● Requirement
Print the entries below line for line, with no changes.
>> begin Exercise inputs
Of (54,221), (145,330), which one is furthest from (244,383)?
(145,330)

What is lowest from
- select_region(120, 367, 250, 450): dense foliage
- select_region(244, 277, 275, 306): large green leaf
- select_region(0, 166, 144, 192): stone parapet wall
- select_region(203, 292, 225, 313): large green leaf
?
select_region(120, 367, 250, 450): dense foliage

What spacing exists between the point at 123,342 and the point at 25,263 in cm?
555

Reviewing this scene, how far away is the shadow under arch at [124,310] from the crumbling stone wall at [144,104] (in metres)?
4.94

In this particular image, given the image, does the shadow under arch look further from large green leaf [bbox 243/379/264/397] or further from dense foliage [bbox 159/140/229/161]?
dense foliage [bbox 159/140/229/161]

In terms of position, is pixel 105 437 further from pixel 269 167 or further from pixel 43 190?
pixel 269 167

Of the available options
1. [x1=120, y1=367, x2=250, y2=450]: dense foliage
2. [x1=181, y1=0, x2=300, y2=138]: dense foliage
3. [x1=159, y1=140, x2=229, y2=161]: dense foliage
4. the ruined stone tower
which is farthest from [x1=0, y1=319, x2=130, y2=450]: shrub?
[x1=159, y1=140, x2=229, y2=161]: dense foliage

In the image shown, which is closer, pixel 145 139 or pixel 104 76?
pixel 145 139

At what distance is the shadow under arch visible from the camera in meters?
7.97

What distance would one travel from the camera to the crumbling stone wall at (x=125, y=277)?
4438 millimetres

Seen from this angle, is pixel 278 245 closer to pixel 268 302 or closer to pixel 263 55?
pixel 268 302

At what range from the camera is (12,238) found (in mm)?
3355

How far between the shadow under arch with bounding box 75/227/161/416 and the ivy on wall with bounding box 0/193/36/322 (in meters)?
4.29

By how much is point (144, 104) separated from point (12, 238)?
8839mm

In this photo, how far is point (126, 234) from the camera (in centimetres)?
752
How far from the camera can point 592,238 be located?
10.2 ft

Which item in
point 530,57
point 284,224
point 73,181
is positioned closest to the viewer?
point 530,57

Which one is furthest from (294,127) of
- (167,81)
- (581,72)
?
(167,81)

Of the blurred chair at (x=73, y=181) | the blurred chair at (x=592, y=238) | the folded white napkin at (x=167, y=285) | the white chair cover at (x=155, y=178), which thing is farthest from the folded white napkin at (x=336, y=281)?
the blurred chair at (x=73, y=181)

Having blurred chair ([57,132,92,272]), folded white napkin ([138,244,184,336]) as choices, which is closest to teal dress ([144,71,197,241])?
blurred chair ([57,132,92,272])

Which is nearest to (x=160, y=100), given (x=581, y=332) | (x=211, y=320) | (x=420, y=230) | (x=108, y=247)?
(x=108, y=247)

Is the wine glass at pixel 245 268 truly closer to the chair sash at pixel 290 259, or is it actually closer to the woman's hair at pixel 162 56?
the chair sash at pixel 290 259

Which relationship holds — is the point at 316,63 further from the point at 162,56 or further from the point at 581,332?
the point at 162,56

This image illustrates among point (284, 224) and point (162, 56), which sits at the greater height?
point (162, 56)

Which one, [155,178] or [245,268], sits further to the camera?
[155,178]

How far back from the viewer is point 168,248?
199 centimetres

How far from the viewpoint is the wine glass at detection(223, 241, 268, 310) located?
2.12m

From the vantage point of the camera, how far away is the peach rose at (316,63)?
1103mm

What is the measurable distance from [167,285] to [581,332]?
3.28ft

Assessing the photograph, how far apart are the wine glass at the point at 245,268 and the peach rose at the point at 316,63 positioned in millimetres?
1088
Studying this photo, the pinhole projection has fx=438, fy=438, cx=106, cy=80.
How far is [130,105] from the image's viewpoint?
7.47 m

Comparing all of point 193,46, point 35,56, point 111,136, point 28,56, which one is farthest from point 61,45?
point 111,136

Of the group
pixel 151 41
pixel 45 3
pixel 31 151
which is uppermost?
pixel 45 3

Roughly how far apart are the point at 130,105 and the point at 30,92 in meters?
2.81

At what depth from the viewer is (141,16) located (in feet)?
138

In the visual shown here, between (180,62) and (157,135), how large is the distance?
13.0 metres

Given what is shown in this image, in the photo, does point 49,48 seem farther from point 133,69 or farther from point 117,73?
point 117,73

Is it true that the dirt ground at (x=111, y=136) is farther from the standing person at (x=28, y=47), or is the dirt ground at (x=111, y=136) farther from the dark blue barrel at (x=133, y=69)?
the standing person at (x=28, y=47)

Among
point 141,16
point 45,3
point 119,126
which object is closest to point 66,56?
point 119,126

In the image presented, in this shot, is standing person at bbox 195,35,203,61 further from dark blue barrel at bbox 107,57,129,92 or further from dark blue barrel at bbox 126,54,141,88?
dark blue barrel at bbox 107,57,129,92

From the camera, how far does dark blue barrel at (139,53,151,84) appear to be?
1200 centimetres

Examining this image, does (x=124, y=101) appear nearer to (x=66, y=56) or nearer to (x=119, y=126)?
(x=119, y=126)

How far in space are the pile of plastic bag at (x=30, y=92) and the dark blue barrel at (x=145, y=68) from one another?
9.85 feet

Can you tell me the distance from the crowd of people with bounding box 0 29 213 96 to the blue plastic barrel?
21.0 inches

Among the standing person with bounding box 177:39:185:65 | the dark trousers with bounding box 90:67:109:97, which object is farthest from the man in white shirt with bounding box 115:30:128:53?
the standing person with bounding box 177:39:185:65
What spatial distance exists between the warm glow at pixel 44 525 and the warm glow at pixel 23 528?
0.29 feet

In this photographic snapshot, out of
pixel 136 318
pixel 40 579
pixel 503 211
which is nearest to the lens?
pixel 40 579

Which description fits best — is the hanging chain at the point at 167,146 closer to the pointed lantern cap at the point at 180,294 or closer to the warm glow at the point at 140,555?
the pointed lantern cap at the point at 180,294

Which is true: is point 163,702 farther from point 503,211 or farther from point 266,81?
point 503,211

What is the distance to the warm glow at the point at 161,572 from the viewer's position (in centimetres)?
>> end Exercise inputs
● Worked answer
Of (54,221), (145,330), which one is furthest from (244,383)?
(145,330)

What is lowest from
- select_region(120, 367, 250, 450): dense foliage
- select_region(244, 277, 275, 306): large green leaf
- select_region(0, 166, 144, 192): stone parapet wall
- select_region(203, 292, 225, 313): large green leaf
?
select_region(120, 367, 250, 450): dense foliage

What spacing exists between the point at 123,342 and the point at 25,263 in cm?
555

Reviewing this scene, how far away is the shadow under arch at [124,310] from the crumbling stone wall at [144,104] (in metres)?
4.94

In this particular image, given the image, does the shadow under arch look further from large green leaf [bbox 243/379/264/397] or further from dense foliage [bbox 159/140/229/161]?
dense foliage [bbox 159/140/229/161]

In terms of position, is pixel 105 437 further from pixel 269 167 or further from pixel 43 190?
pixel 269 167

Of the available options
1. [x1=120, y1=367, x2=250, y2=450]: dense foliage
2. [x1=181, y1=0, x2=300, y2=138]: dense foliage
3. [x1=159, y1=140, x2=229, y2=161]: dense foliage
4. the ruined stone tower
which is farthest from [x1=0, y1=319, x2=130, y2=450]: shrub?
[x1=159, y1=140, x2=229, y2=161]: dense foliage

In the image shown, which is closer, pixel 145 139 or pixel 104 76?
pixel 145 139

At what distance is the shadow under arch visible from the camera in meters?
7.97

What distance would one travel from the camera to the crumbling stone wall at (x=125, y=277)?
4438 millimetres

Seen from this angle, is pixel 278 245 closer to pixel 268 302 or closer to pixel 263 55?
pixel 268 302

At what range from the camera is (12,238) found (in mm)?
3355

How far between the shadow under arch with bounding box 75/227/161/416 and the ivy on wall with bounding box 0/193/36/322 (in meters)?
4.29

By how much is point (144, 104) separated from point (12, 238)?
8839mm

In this photo, how far is point (126, 234) from the camera (in centimetres)?
752
How far from the camera can point 592,238 be located?
10.2 ft

Which item in
point 530,57
point 284,224
point 73,181
is positioned closest to the viewer?
point 530,57

Which one is furthest from (294,127) of
- (167,81)
- (581,72)
?
(167,81)

Of the blurred chair at (x=73, y=181) | the blurred chair at (x=592, y=238) | the folded white napkin at (x=167, y=285) | the white chair cover at (x=155, y=178), which thing is farthest from the folded white napkin at (x=336, y=281)?
the blurred chair at (x=73, y=181)

Having blurred chair ([57,132,92,272]), folded white napkin ([138,244,184,336]) as choices, which is closest to teal dress ([144,71,197,241])?
blurred chair ([57,132,92,272])

Which is nearest to (x=160, y=100), given (x=581, y=332) | (x=211, y=320) | (x=420, y=230) | (x=108, y=247)?
(x=108, y=247)

Is the wine glass at pixel 245 268 truly closer to the chair sash at pixel 290 259, or is it actually closer to the woman's hair at pixel 162 56?
the chair sash at pixel 290 259

Which relationship holds — is the point at 316,63 further from the point at 162,56 or further from the point at 581,332?
the point at 162,56

This image illustrates among point (284, 224) and point (162, 56), which sits at the greater height?
point (162, 56)

Which one, [155,178] or [245,268], sits further to the camera?
[155,178]

How far back from the viewer is point 168,248?
199 centimetres

How far from the viewpoint is the wine glass at detection(223, 241, 268, 310) located?
2.12m

From the vantage point of the camera, how far away is the peach rose at (316,63)?
1103mm

What is the measurable distance from [167,285] to [581,332]?
3.28ft

Assessing the photograph, how far apart are the wine glass at the point at 245,268 and the peach rose at the point at 316,63 positioned in millimetres?
1088
Studying this photo, the pinhole projection has fx=438, fy=438, cx=106, cy=80.
How far is [130,105] from the image's viewpoint?
7.47 m

Comparing all of point 193,46, point 35,56, point 111,136, point 28,56, which one is farthest from point 61,45?
point 111,136

Of the group
pixel 151 41
pixel 45 3
pixel 31 151
which is uppermost?
pixel 45 3

Roughly how far apart are the point at 130,105 and the point at 30,92 in meters?
2.81

At what depth from the viewer is (141,16) located (in feet)?
138

In the visual shown here, between (180,62) and (157,135), how large is the distance?
13.0 metres

Given what is shown in this image, in the photo, does point 49,48 seem farther from point 133,69 or farther from point 117,73?
point 117,73

Is it true that the dirt ground at (x=111, y=136) is farther from the standing person at (x=28, y=47), or is the dirt ground at (x=111, y=136) farther from the dark blue barrel at (x=133, y=69)?
the standing person at (x=28, y=47)

Among
point 141,16
point 45,3
point 119,126
which object is closest to point 66,56?
point 119,126

In the image presented, in this shot, is standing person at bbox 195,35,203,61 further from dark blue barrel at bbox 107,57,129,92 or further from dark blue barrel at bbox 126,54,141,88?
dark blue barrel at bbox 107,57,129,92

From the camera, how far does dark blue barrel at (139,53,151,84) appear to be?
1200 centimetres

Examining this image, does (x=124, y=101) appear nearer to (x=66, y=56) or nearer to (x=119, y=126)?
(x=119, y=126)

How far in space are the pile of plastic bag at (x=30, y=92) and the dark blue barrel at (x=145, y=68) from one another?
9.85 feet

Can you tell me the distance from the crowd of people with bounding box 0 29 213 96 to the blue plastic barrel?
21.0 inches

Among the standing person with bounding box 177:39:185:65 | the dark trousers with bounding box 90:67:109:97, which object is farthest from the man in white shirt with bounding box 115:30:128:53?
the standing person with bounding box 177:39:185:65
What spatial distance exists between the warm glow at pixel 44 525 and the warm glow at pixel 23 528?
0.29 feet

In this photographic snapshot, out of
pixel 136 318
pixel 40 579
pixel 503 211
which is nearest to the lens?
pixel 40 579

Which description fits best — is the hanging chain at the point at 167,146 closer to the pointed lantern cap at the point at 180,294 or closer to the warm glow at the point at 140,555?
the pointed lantern cap at the point at 180,294

Which is true: is point 163,702 farther from point 503,211 or farther from point 266,81?
point 503,211

What is the distance to the warm glow at the point at 161,572 from the viewer's position (in centimetres)?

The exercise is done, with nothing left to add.